Altare maggiore del duomo di S. Giorgio di Modica. Il Polittico di Bernardino Niger (o Nigro) (foto di Effems da Wikipedia)

L’intero spazio architettonico absidale e il polittico sono pertanto un prodotto artistico e storico del XVI secolo, a differenza della facciata esterna del ‘700. Non solo barocco, dunque, ma testimonianza viva e intatta di un Rinascimento modicano ancora tutto da scoprire. Ricordiamolo, così da evitare di raccontare agli ignari turisti che da noi il terremoto del 1693 distrusse tutto e tutti. La più bella chiesa tardo barocca della città ha invece incastonato al suo interno uno dei pezzi più straordinari della pittura del cinquecento siciliano.

San Giorgio di Modica (foto di Marco Crupi da flickr.com)

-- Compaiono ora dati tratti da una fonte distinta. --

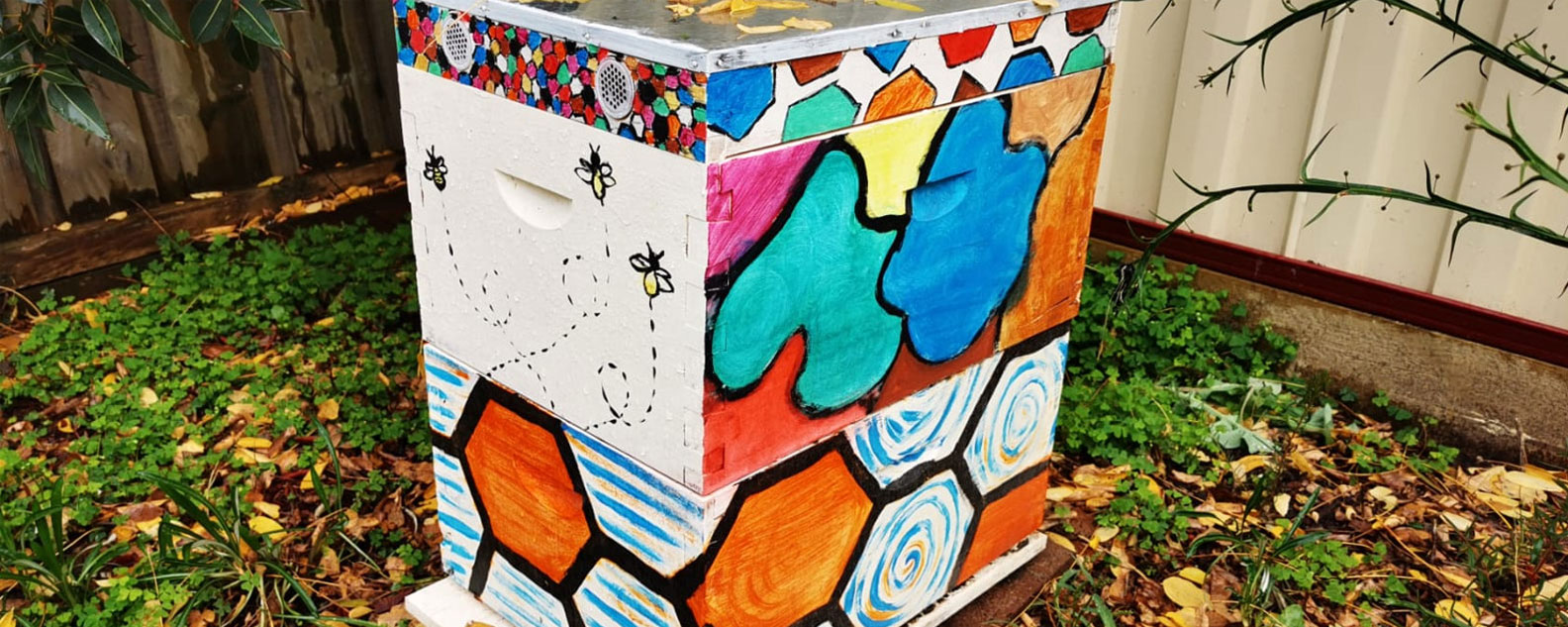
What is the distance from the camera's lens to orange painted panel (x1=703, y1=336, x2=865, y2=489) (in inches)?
55.6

Per comprendere le ragioni che spinsero clero e nobili del quartiere soprano di Francavilla a commissionare una così grandiosa e costosa opera d’arte (il più grande polittico della Sicilia moderna) occorre tener conto delle profonde trasformazioni economiche, politiche e sociali che alla metà del secolo sconvolgono la città. Provo a riassumerle:
 – dal 1550 la diffusione dell’enfiteusi crea un esteso ceto di piccoli e medi proprietari terrieri che si arricchiscono con l’esportazione del grano e con l’allevamento;
 – il dinamismo commerciale attrae i mercanti genovesi, milanesi, toscani e catalani che prestano somme cospicue ai Conti sempre più indebitati (per le spese di corte e di “vita e milizia”) e si “naturalizzano” come classe dominante grazie ai legami matrimoniali e di parentela con le elites locali;
 – la riforma amministrativa di Belnardo Del Nero del 1542 (con le successive modifiche del 1549 e 1564) introduce i nuovi Consigli civici, dando vita così a gruppi oligarchici che si contendono cariche pubbliche e potere locale;
  il Concilio di Trento e il rilancio devozionale della Controriforma cattolica incentivano la fondazione di conventi e monasteri “intra moenia” che modificano l’impianto urbanistico della città.

Modica cambia volto nel ‘500 e cancella rapidamente il suo antico volto medievale. L’asse Castello-S.Giorgio, che aveva rappresentato per almeno tre secoli il cuore della cittadella fortificata, si apre rapidamente a uno sviluppo demografico ed edilizio che riempie la sottostante “cava” dove si allineano i cantieri ecclesiastici dei domenicani, delle benedettine, delle carmelitane dello Spirito Santo, le fabbriche “palazzate” degli Arezzo, Ascenzo, De Leva, Vassallo, le “maramme” sontuose delle chiese di S. Pietro, S. Maria di Betlem, del SS. Salvatore con la sua fornitissima “fiera franca” del 1569.

Panorama della città di Modica a figura di “melagrana spaccata” dentro una “cava” (foto bonajuto.it)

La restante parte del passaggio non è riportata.